Jeff McAffer edited this page Jun 13, 2017 · 9 revisions

Since the crawler has a very simple execution cycle, crawler operators have only a few things they can do. Basically you can start and stop the crawler's processing, queue new requests, and manage deadletters. The crawler service has a REST API that you can call from either the crawler command line or the crawler dashboard. For simplicity, here we will use the command line. The browser-based dashboard has more functionality and a richer user-experience.

Having cloned the ghcrawler-cli repo, run the command line using

  node bin/cc -i [-s <server url>]

Tokens

Before you can do anything meaningful you need to add some GitHub API tokens to the mix. Without tokens, GitHub will limit you to 60 API calls per hour, not really enough to do much interesting. See the GitHub Doc on how to get tokens.

Once you have tokens with enough permissions to access all the resources of interest, add them to the crawler either using the command line or using the CRAWLER_GITHUB_TOKENS Infrastructure settings.

From the command line set the tokens to use by running something like this

  > tokens 44323cb32f3ef#admin 098ad687ef654bc#public

where your replace the dummy token values with yours and set the correct traits to identify the permissions of the token. The general form of the tokens parameter in the command line is a space-separated list of <token>#<trait>[,<trait>]* where the possible traits are admin, public, and private. One token can have many traits. The crawler will match the request being processed with the tokens available based on the traits needed and presented. Note that in environment variables, the tokens in the list are delimited by semi-colons, ;.

* **RECORDED INFORMATION**:
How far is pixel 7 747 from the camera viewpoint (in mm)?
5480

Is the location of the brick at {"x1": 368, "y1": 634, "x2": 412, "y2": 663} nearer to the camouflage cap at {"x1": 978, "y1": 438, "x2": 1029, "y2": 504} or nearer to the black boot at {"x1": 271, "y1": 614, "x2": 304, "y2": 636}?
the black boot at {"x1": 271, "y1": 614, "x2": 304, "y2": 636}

* **WHAT TO WORK ON**:
**A)** Answer these questions from the crawler operations guide:
(i) How many API calls per hour does GitHub allow when no tokens are provided?
(ii) What are the possible traits that can be assigned to a token?
(iii) In environment variables, what character separates the tokens in the list?
**B)** Write what comes next in the crawler operations guide, picking up after its final sentence.

* **EXPECTED RESULTS**:
**A)**
(i) 60 API calls per hour.
(ii) admin, public, and private.
(iii) A semicolon (;).

**B)**
Each token gives you 5000 requests/hour. That is enough for a modest set of repos though the initial scan may take a while. Note that you should have at least one admin token if you hope to get information on GitHub collaborators, teams and traffic information. An admin token is one associated with an org owner and with all the relevant token scopes granted.

Starting and stopping

Once the crawler service is running, you can start it processing by setting its crawler/count property to a value >0. In the command line, simply do start [n] where n is the number of concurrent loops to run. Start out with one loop until you are comfortable that things are working. For the most part the crawler spends a lot of time waiting on I/O to GitHub and the queue and storage infrastructure. As such, you can bump up the value until, under normal circumstances, the crawler's Node process is maxing out one CPU core.

You can stop the crawler by setting the crawler/count property to 0 or using the command line's stop command. All currently running requests will complete and the crawler will report the termination of each loop previously started.

Recall that changing the crawler count for one crawler changes it for all. That means also that starting one, starts them all. Similarly, stopping one, stops them all.

You can tell that the crawler is running either by watching on the dashboard or observing the log messages written to the shell console.

Queuing requests

Queuing requests can be done from either the command line or the dashboard. All requests have three parts:

  • type -- The kind of processing to be done on the document. The values here are typical entity types found in the GitHub documentation, for example, commit or repo.
  • url -- The URL of the resource to process. Note that this must be the API URL, not the URL you would normally use to visit the resource in a browser. So https://api.github.com/repos/microsoft/ghcrawler is a valid resource to queue.
  • policy -- The policy to use when deciding whether or not to process the resource and if/how to process any resources referenced from here.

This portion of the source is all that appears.